Avremmo dovuto correre di nuovo insieme già nel 2014 all’Astana io e Te, ma la cosa non andò in porto. Chissà forse avresti potuto anche tu aiutarmi a vincere il Tour, ma era destino e alla fine ci siamo rincontrati. Ti ho ritrovato alla Bahrain-Merida nel 2017: di nuovo dopo dieci anni, compagni di camera. Io che la sera fatico ad addormentarmi, ma che la mattina dormirei per ore e riesco a riposare anche sul bus prima delle gare, tu che la sera sei il primo a spegnere la luce e il primo ad alzarti.
Litigi? Macché. Come si fa a litigare con uno come te?
Consigli? Tanti. La sera, analizzando la gara appena finita o preparando quella del giorno dopo, oppure in bus durante la riunione della squadra pre-gara. Hai sempre detto la tua, come fossi già un po’ direttore sportivo quando correvi, figurarsi adesso che lo farai davvero il ds e salirai sull’ammiraglia. Però andavi forte Pelli, anche a 40 anni...
Sull’Angliru alla Vuelta 2017, dopo che ero caduto prima di quella salitaccia e che rischiavo di perdere il secondo posto, mi trascinasti letteralmente all’arrivo. «”Vince” forza, non mollare, dai...», mi sentii urlare a un certo punto in uno dei tornanti più difficili.
E sabato al Lombardia? Sei venuto dopo il Ghisallo a vedere come stavo.
«Che facciamo?», mi hai chiesto. E così hai fatto il muro di Sormano a tutta per tenere Roglic a tiro e pure mi hai urlato, che sì, era troppo presto tentare di andare all’arrivo. Beh, stavolta ho avuto ragione io forse... È stata dura quest’anno, tanti sacrifici fatti insieme in ritiro al San Pellegrino e poi la mia caduta al Tour ha rovinato tutto.

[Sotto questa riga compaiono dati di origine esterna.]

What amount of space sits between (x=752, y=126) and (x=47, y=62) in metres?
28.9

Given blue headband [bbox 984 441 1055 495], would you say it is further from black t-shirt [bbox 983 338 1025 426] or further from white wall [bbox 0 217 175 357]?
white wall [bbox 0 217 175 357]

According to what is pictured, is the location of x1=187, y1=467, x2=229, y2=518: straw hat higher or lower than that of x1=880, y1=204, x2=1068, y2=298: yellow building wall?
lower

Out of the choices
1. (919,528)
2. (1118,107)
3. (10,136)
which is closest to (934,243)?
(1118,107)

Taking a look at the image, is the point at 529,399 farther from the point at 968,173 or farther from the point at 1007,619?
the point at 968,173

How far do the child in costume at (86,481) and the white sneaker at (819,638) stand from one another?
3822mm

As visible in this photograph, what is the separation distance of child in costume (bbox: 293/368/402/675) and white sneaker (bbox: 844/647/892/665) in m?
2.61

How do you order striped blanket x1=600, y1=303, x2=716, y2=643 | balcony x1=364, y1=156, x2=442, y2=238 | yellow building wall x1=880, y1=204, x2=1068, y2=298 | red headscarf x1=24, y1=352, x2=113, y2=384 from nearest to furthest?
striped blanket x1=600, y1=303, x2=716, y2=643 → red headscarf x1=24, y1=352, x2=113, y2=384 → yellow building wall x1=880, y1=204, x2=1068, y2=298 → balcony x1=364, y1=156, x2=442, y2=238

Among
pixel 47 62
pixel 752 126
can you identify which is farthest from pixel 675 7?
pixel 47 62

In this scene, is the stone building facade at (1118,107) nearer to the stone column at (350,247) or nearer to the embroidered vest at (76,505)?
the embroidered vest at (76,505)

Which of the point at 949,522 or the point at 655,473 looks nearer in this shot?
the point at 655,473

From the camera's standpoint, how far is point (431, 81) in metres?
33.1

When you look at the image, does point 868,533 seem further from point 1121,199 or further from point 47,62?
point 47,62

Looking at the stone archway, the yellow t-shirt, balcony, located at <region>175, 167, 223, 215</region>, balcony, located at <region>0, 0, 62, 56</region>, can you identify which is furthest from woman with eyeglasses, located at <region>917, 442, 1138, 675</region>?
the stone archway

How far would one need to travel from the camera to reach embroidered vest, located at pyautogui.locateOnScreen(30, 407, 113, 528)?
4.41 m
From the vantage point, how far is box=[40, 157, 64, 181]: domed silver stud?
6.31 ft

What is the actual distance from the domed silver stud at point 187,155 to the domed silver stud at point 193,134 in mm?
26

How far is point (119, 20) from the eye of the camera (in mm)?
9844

Ma tu eri lì a incoraggiarmi, a spronarmi a credere nel Mondiale. Un grande, fino all’ultima pedalata, perché per andare forte così, come hai fatto a Innsbruck, bisogna essere grandi corridori. Che cosa ti posso augurare adesso, caro “Pelli”? Di fare una grande carriera sull’ammiraglia e di essere lì sotto il podio a festeggiare i miei prossimi successi.
“Direttore”, perché adesso ti devo chiamare così, grazie di tutto e in bocca al lupo. Spero di farti divertire (e vincere) ancora.